Getting your foot in the door starts
with an effective resume
By Kelly Cavanaugh
The current job market is competitive for everyone, but perhaps even more so for IT professionals. Getting your foot in the door starts with having an effective IT resume. To put together a resume that attracts interest - and accurately reflects the complete range of your knowledge and experience - keep these tips in mind.
What to include
Unlike resumes for most professional jobs, an IT professional should include a "Technical Summary" at the top of his or her resume. The Technical Summary should be short and concise, including such vital information as:
- Technical certifications
- Knowledge of operating systems, hardware, networking/protocols
- Experience with programming/languages, database and Web applications
- A brief description of the key technical skills you used in each of your jobs, so employers see your current skills and understand the depth of your experience with them
Many programs and applications serve as keywords that should be part of your IT resume. A review of most technology job boards will give you a good idea of the types of skills and credentials most often employed. Be sure to include those keywords most relevant to your experience (don't add programs or applications you're not familiar with, because your claims will catch up with you later on).
A "Career Summary" is also important, since employers want to know the IT professional they hire works well with others, has some interpersonal communications skills and is capable of understanding the company's strategic goals. Eliminate the outdated "Objectives" section, using your Career Summary to note your professional achievements and your goals, briefly and concisely.

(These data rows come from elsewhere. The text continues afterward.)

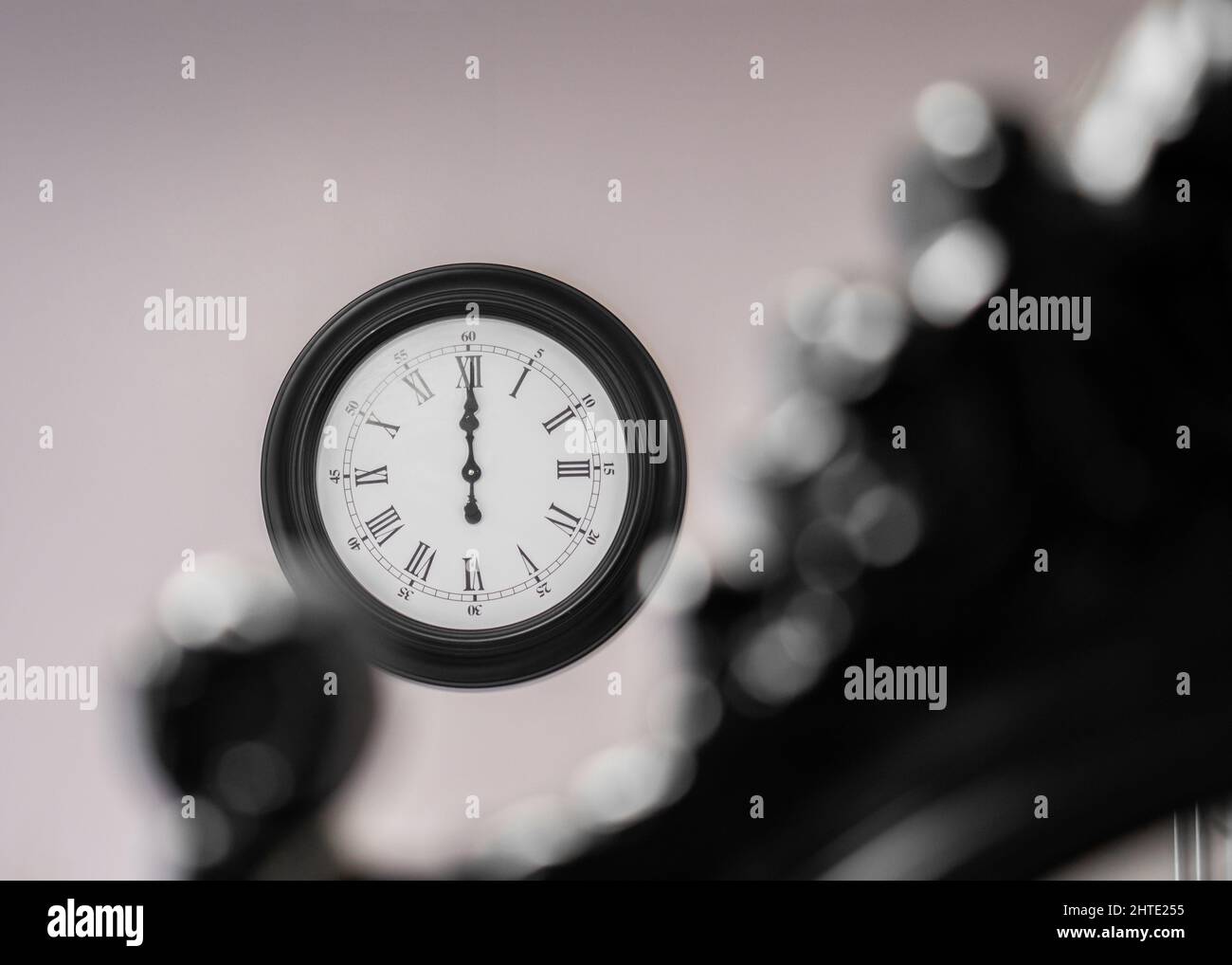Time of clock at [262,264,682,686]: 11:59
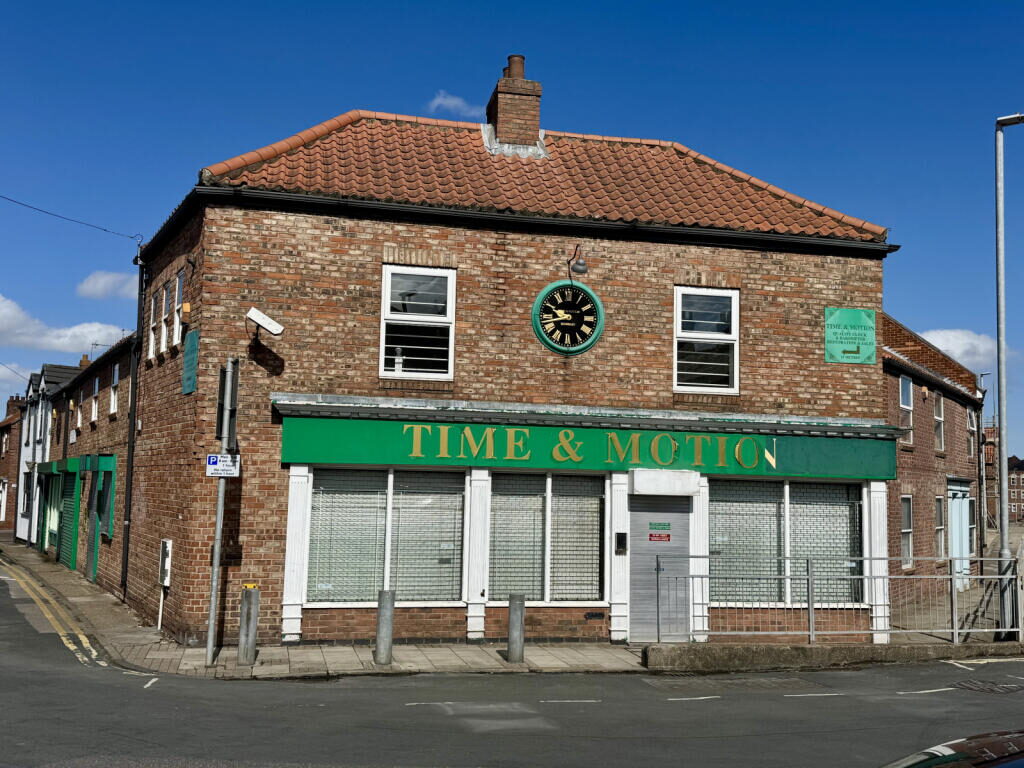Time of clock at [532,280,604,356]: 9:42
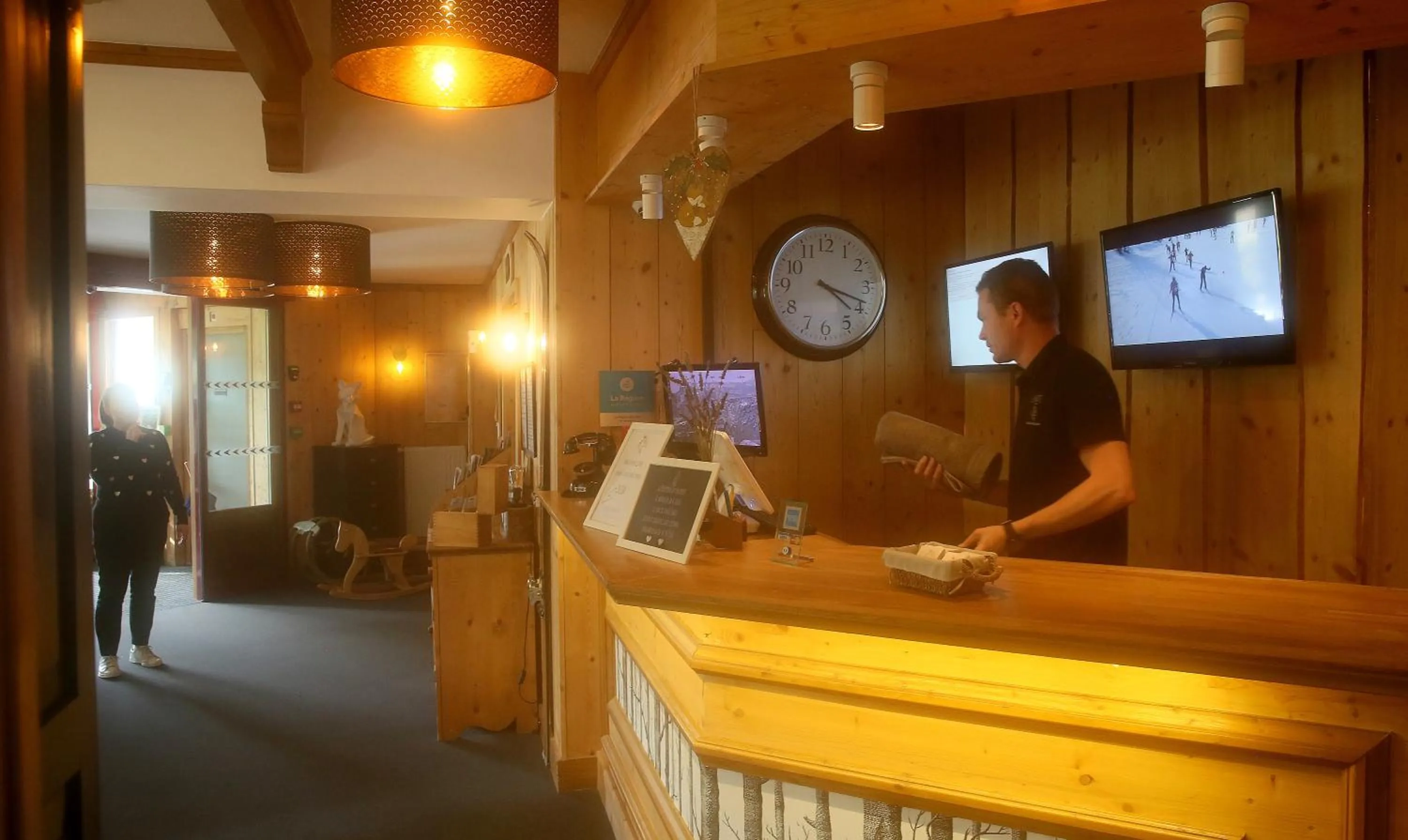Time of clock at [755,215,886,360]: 4:18
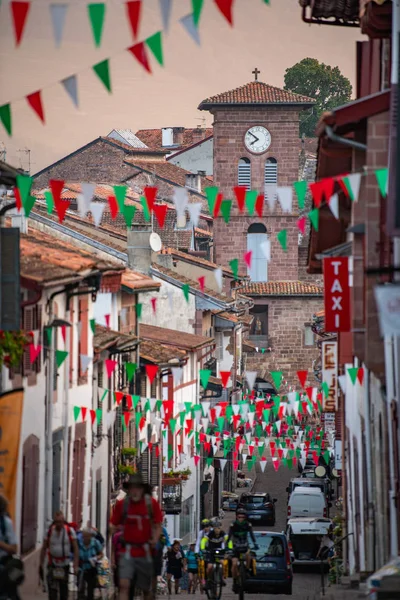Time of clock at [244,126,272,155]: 7:51
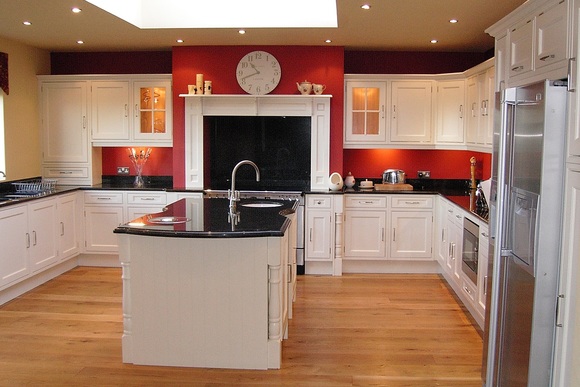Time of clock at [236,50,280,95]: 10:41
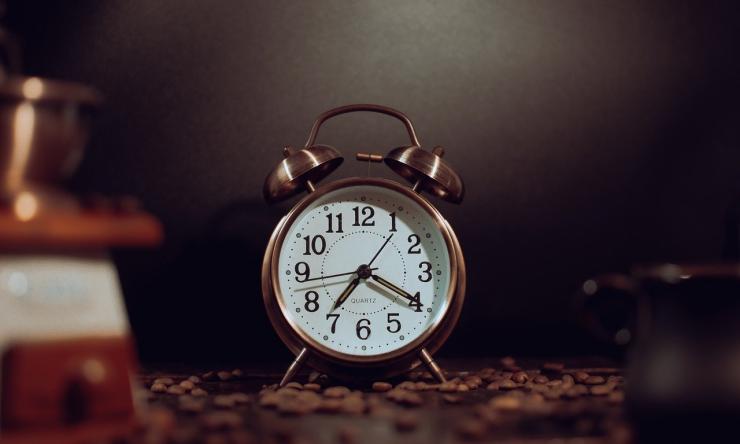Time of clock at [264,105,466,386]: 7:19
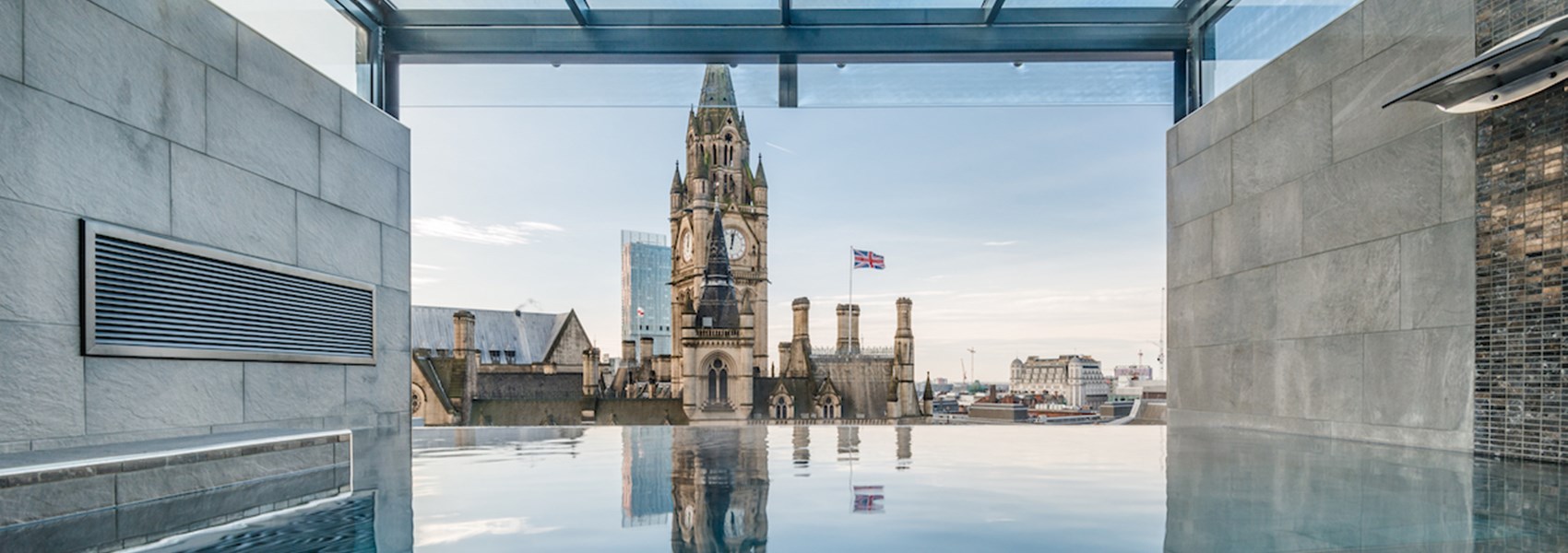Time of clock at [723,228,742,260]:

What's of most interest to recruiters and hiring managers are your specific achievements as an IT professional. Some technology job applicants mistakenly choose to list everything they've ever worked on, which translates into an unmanageable amount of detail and a resume of such length few people will ever take it seriously. Focus on what is relevant to the position you're applying for.
For an effective IT resume, think in terms of results. What positive outcomes did you generate while leading or actively participating in company initiatives? Did you improve an operational process? Shorten the time-to-market for a new product? Save money through the use of different technology?
Include specific challenges you faced in your previous IT positions and describe how you overcame those challenges. If you can include performance figures in your IT resume (dollar figures, percentages, etc.), so much the better. Hiring managers look for examples of ROI they can envision taking place in their own companies.
Finally, information about your educational background is needed, but not in any great detail (don't include high school attendance, for example). Be sure to list degrees and professional certifications and leave it at that.
How to present your resume
Try looking at your current resume through the eyes of a recruiter. Does it seem too long or too short? Do you use three words where one or two might work instead? Just as we're all in the habit of scanning content online, hiring managers scan resumes for relevant information. If they don't find any in the first few seconds, chances are they will simply move on. Other tips:
- Keep your summary paragraphs short and to the point.
- List activities and results in bullet-point format.
- Avoid use of personal pronouns like "I" or "me" or "we."
What's the proper length of a resume? This varies, depending on the number of jobs you've had and the extent of your professional experience. If your content is meaningful and relevant, don't be afraid to go to two or three pages. Just remember - there's no need to include your entire work history. Focus on information that's relevant right now.
Before submitting your resume
Putting your IT resume together in a presentable format isn't the end of your responsibilities as a viable job candidate. It is critically important that your resume be free of all typos, misspellings, mistakes in grammar, etc. Proofread the finished product carefully. Then give it to two people for review. Make whatever changes are necessary and then proofread it again.
Also make sure the information included in your resume is consistent with your social media profiles. Prospective employers will likely check your Facebook page and LinkedIn profiles (at the very least) and any significant discrepancies in your work history or technology background will serve as a red flag (and a strike against you).
Finally, don't make the mistake of thinking "one size fits all." You're applying for a variety of IT positions, so it makes sense to take the time necessary to customize your resume so it's of most interest to different employers. Anything you can do to set yourself apart from your fellow job-seekers is a point in your favor.